*Source extract*.
━━━━

This place is great. In my next life I want to either be a Spanish baby or a Spanish viejecita. Or a Spanish person, more like. Europeans have all the fun.
So yesterday was our very first day in Madrid... let me tell you, what a cool place it is! We rode in on the metro, and then walked around the city basically from about 10-9 PM, and every second was great. We walked past La Reina Sofia (famous museum where Picasso is king... lots of his obras there) and then got our móviles! Hah I thought I had escaped a cellphone, but every pareja de compañeros has one here. Too bad we have to pay .05 euro a minute! And sorry Mom... I think it'd be too pricey for you to call me on! After that we went down the street to El Prado, (famous museum housing mostly works by Velazquez(th) and other spanish artists. (I'm pefecting my Spanish athent, you see) Afterwards w
e walked up the CRAZY streets of Madrid with THOUSANDS of people up to El Puerto De Sol, which is basically the main square of Madrid. I'm sorry I didn't take very many pictures, Mom... I'm going to be here for 2 months, and I kind of feel like it's picture overkill, so sorry... I'm being selfish.
Yesterday was Kelly's (a girl in my group) birthday, so we decided to celebrate with some good, old fashioned, delicious, best-i've-ever-eaten helado de España. Ayyy where is this stuff in the US of A? I had tres leches, and it was delicious. I will definitely be going back for more, and trying a different flavor every time! Just remember to steer clear of the ones with alcohol...
After our break we made our way to La Plaza Mayor.

━━━━

*Objective A*. Print the section of the Madrid travel post starting at "Yesterday was Kelly's" and ending at "La Plaza Mayor.".
*Objective B*. In the Madrid travel post, what flavor of helado did the writer have?
*Objective C*. Go on with the Madrid travel post after its last sentence.

*Data lines*.

━━━━

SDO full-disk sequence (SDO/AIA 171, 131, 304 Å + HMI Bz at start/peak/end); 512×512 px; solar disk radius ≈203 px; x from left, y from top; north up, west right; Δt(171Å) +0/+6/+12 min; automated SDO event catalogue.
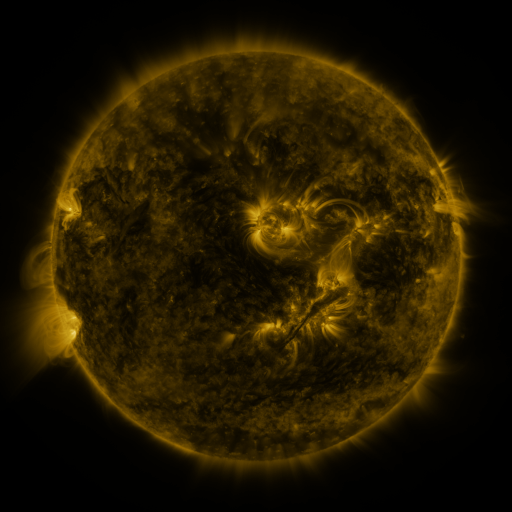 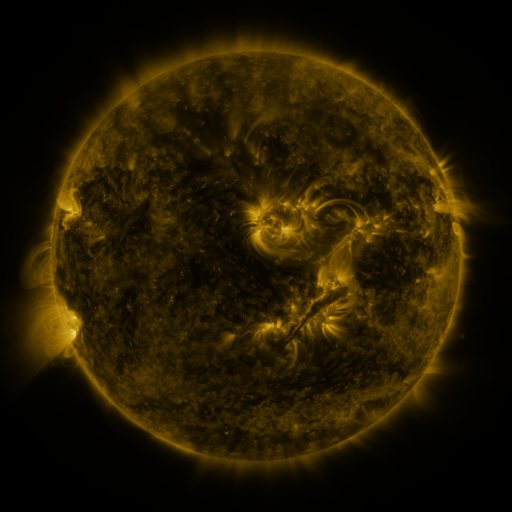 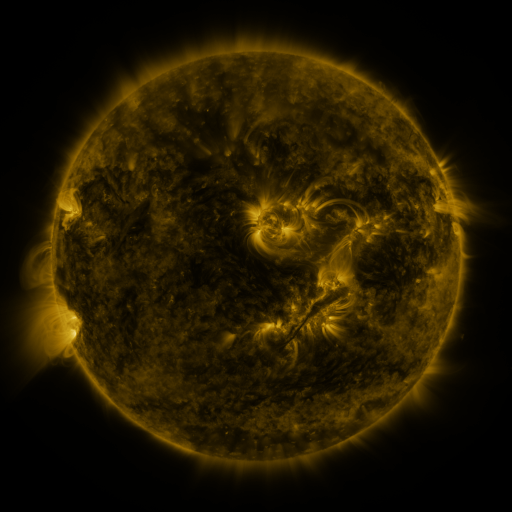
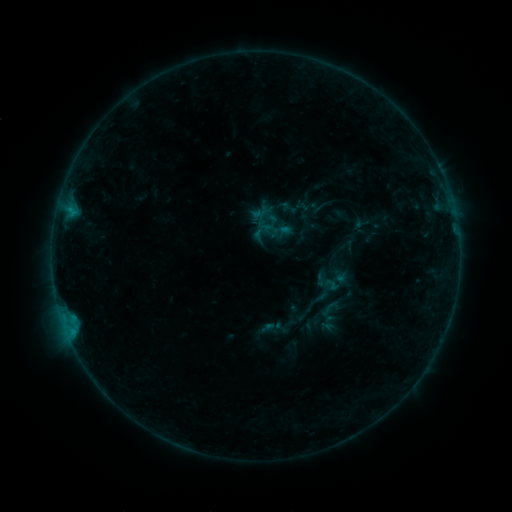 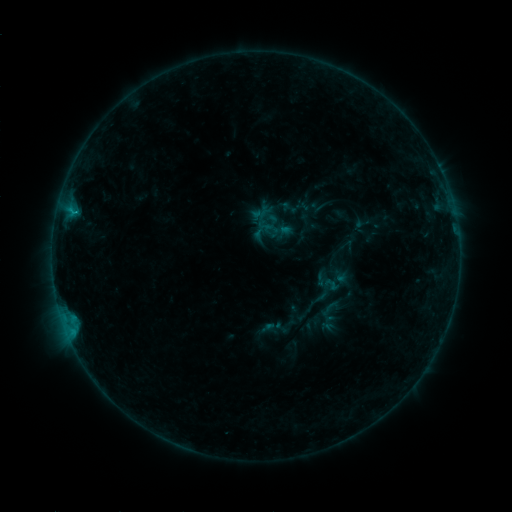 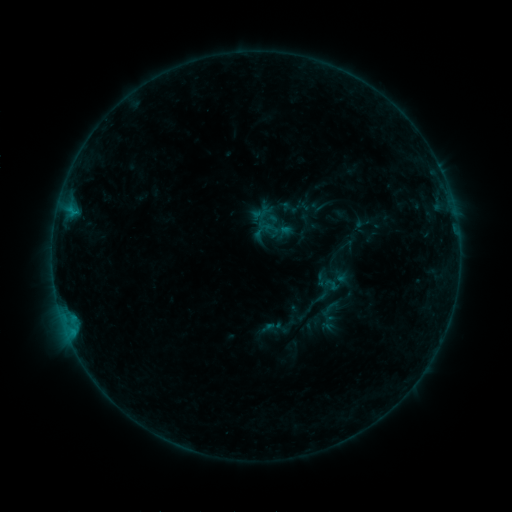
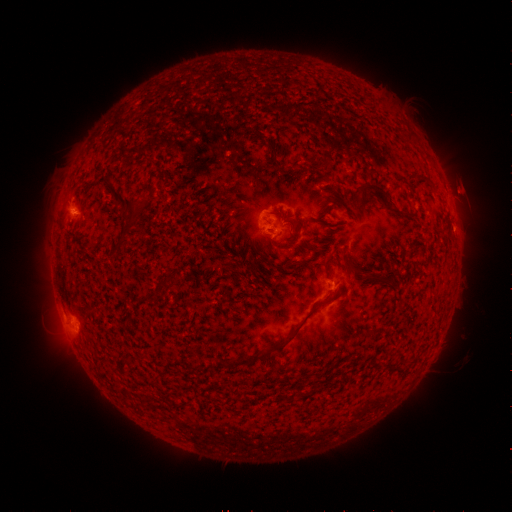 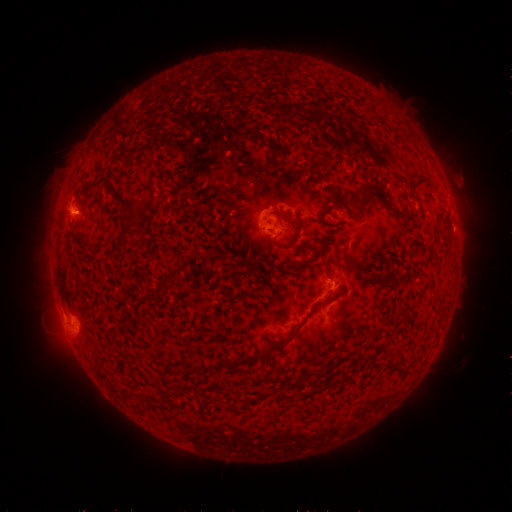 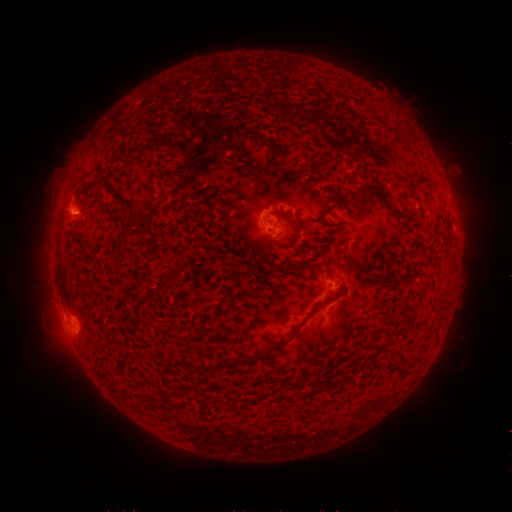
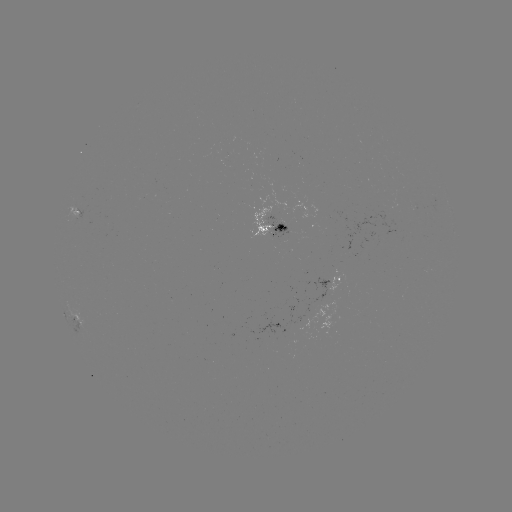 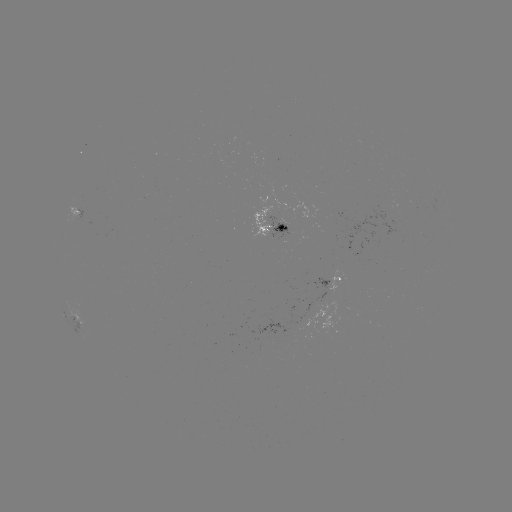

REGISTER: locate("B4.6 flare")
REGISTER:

━━━━

*Written reply A*.
Yesterday was Kelly's (a girl in my group) birthday, so we decided to celebrate with some good, old fashioned, delicious, best-i've-ever-eaten helado de España. Ayyy where is this stuff in the US of A? I had tres leches, and it was delicious. I will definitely be going back for more, and trying a different flavor every time! Just remember to steer clear of the ones with alcohol...
After our break we made our way to La Plaza Mayor.

*Written reply B*. Tres leches.

*Written reply C*.
... that place is where all the action happens! There was a big old festival there, and for some reason, a lot of bagpipes! There are also a TON of street vendors there, and, like all over Madrid, living statues, fat Spidermans, and Mickeys and Minnies who want you to give them euros for pictures. It's a good happy medium of funny and annoying all wrapped up into one! My favorite experience in the Plaza was when one of the Chinese masseuses grabbed one guy in my group, and would not let go, giving him a massage against his will, and pushing him right back down when he tried to escape. So funny... these people know how to get some business!
We continued walking after the Plaza to the Palacio Real and the Catedral de la Almudena, which are two of the most ornate and magnificent buildings I've ever seen. The Palacio is the King and Queen's but they don't even live there.
What a waste- if they're looking for someone to stay there... well, I will take it off their hands. Mis padres told me that the princes get married in the Catedral, and I think it's basically tourists and their donacíones that support it the rest of the year.
After visiting here, our group all went back to Alcalá, but some of us decided to stay. We headed to Jardines de Sabatini y Campo del Moro, which are big, beautiful, amazing gardens. We ate lunch there, then sat around and people watched some. I love Spaniards.
The rest of the day was spent wandering through the streets of Spain, going back to places we'd previously been, trying to make heads and tails of this ginormous city!
We went to El Parque de Retiro, which is one of Spain's versions of Central Park or the like, and walked around, laid around on the grass, and partook in more touristy attractions. All I know is that THIS is where I am gonna go to do my homework/sienteme en el cesped. It's beautiful.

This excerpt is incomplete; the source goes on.